It would be possible for the DIBH to be true without the CIBH being true. The developmental paths that lead to brain mechanisms involved in social understanding could depend crucially on interactive experiences and yet the mechanisms themselves could function in the present without involving interactive elements. And the opposite is also the case, at least logically: the CIBH could be true without the DIBH being true. Social cognition mechanisms in general could always involve mechanisms that are used in interactive situations, only that their development has not depended crucially on having undergone interactive experiences where interaction plays more than a contextual role. In other words, this would describe a situation in which the function of socio-cognitive mechanisms, all of them involving interactive elements, has not been shaped by past interactions (i.e., interactive experiences have played at most a contextual role as data). Admittedly, this possibility seems less plausible and would involve a strictly nativist perspective. It is not so controversial to claim that at least some aspects of how we engage with others are developed precisely as we perfect the skill of interacting in actual encounters, and that the corresponding individual mechanisms are shaped accordingly. If this is accepted, then holding the CIBH true also implies accepting the DIBH. In practice, the CIBH is the stronger of the two versions.

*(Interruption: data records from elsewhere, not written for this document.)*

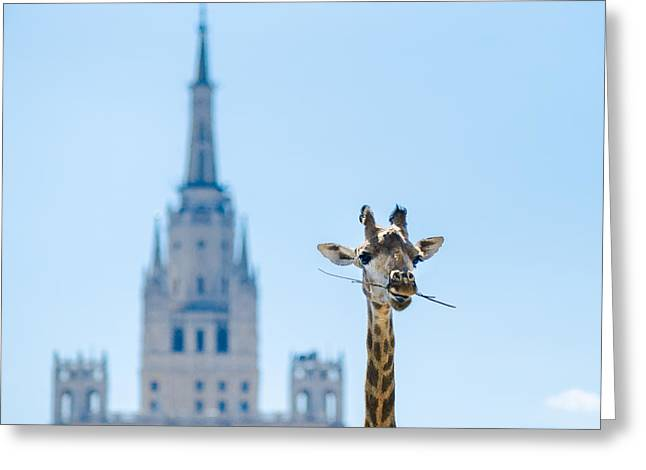 One More Bite To Outgrow The Tallest 2 Greeting Card by Alexander Senin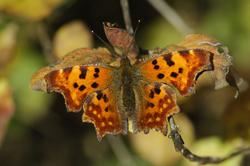 https://cdnfiles2.biolovision.net/www.faune-champagne-ardenne.org/userfiles/papillons/rld2pt.jpg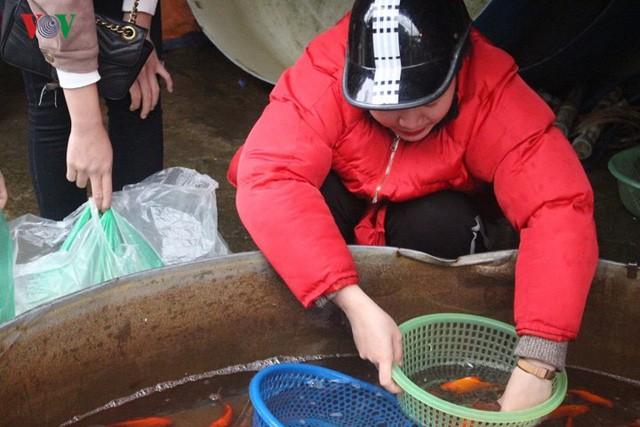Chợ cá lớn nhất Hà Nội nhộn nhịp trước lễ ông Công ông Táo - Ảnh 3.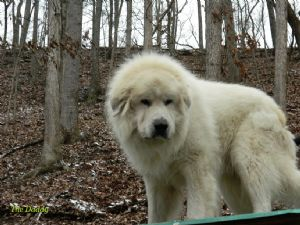 Great PyreneesFor Sale for sale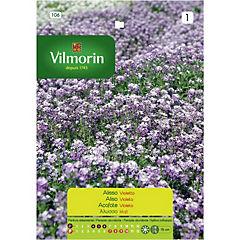 Semilla de flor aliso violeta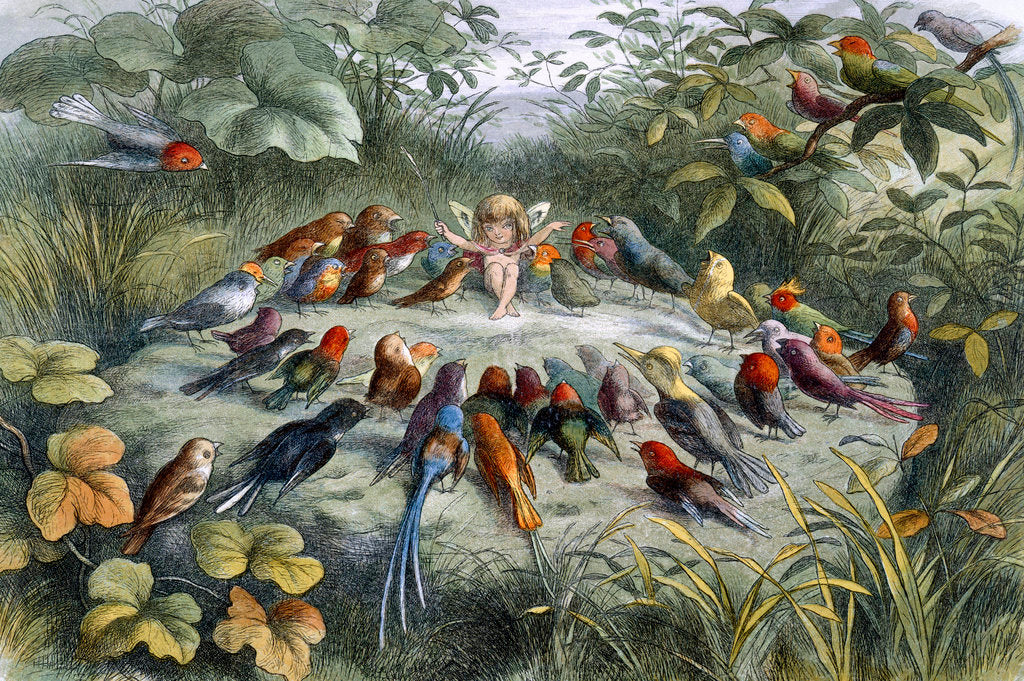 Detail of An elf conducts an orchestra of birds by Richard Doyle
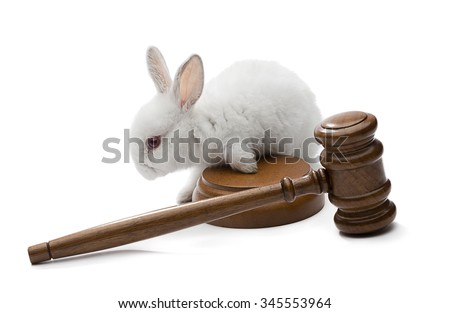 White rabbit on judge gavel isolated on white background - Animal protection laws concept. - stock photo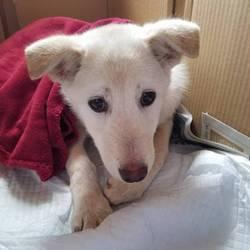 保護犬の譲渡会を開催します サムネイル3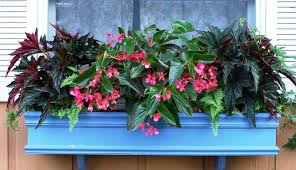 Flowers For Window Boxes Partial Shade - color up your shade garden with begonias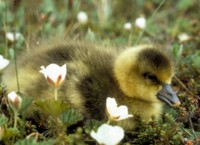 White-fronted Goose Gosling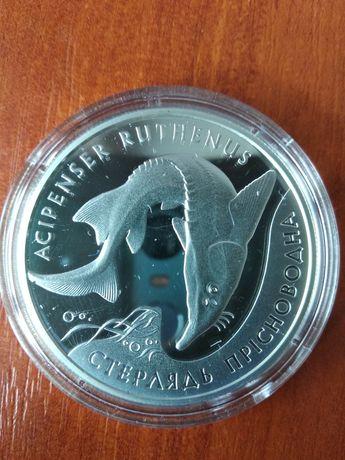 Стерлядь прісноводна монета НБУ срібло
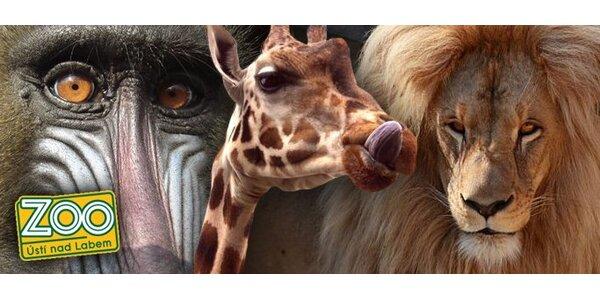 99 Kč za vstupenky do Zoo v Ústí nad Labem pro dvě až čtyři osoby.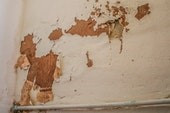 Peeling and blistering of wallpapers and paints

The IBH in both its forms is open to empirical scrutiny and falsifiable. Given that social understanding can have multiple components, it is also possible to distinguish general and particular versions of the IBH. The general version holds the IBH true of all forms of social understanding. The particular version concerns the role of interactive mechanisms in specific capabilities (e.g., understanding at different levels the actions of others, their beliefs, their expressions, their goals, their relations to others, their personality traits, taking the other's perspective, etc.).
Examining the Evidence
Is there any evidence supporting the plausibility of the IBH? Let's consider the extreme case where the hypothesis would seem least applicable: non-interactive mindreading. The question of the developmental and operational relation between mechanisms that support mindreading and those that support skillful interaction is very much under-studied. The majority of research is concerned with mindreading capabilities outside interactive contexts and in so far as mechanisms are discussed, research in cognitive psychology or social neuroscience is mostly focused on postulating functionality based on computational requirements (e.g., social contingency detection modules, Gergely and Watson, 1999), or based on localization of neural activation in the absence of interaction.
Certain neural and developmental evidence hints at the plausibility of the IBH, without being conclusive. A few studies have indicated that different neural circuits seem to be activated depending on the presence or absence of specific interactive elements, such as situations of conflict, being addressed, or elicitations to interact. Such elements seem to modulate “interpretational” mechanisms like those involved in mindreading. In a study of monkeys with different levels of dominance in the social hierarchy sharing a social space, Fujii et al. (2007) have found differential activation in the parietal cortex, in circuits supposedly involved in understanding the actions of others, according to whether the configuration presents a conflict of interests or not. During imaging studies in humans using virtual characters, Schilbach et al. (2006) have found that the interpretation of social content in the stimuli relates specifically to the activation of the ventral medial prefrontal cortex, whereas the experience of self-involvement (present in interactive situations but not generally in passive interpretation) recruits in addition neural activity in a more dorsal part of the medial prefrontal cortex, which has been suggested to be involved in more general tasks requiring self-reference. And different imaging studies looking at the response to stimuli that do or do not display an elicitation to interact, in gestures (Lotze et al., 2006), vocalizations (Dietrich et al., 2007), facial and bodily expressions (Lawrence et al., 2006), and visual scenes (Tylén et al., 2009) also reported differential activation in brain regions normally associated with verbal language when communicative intent was apparent.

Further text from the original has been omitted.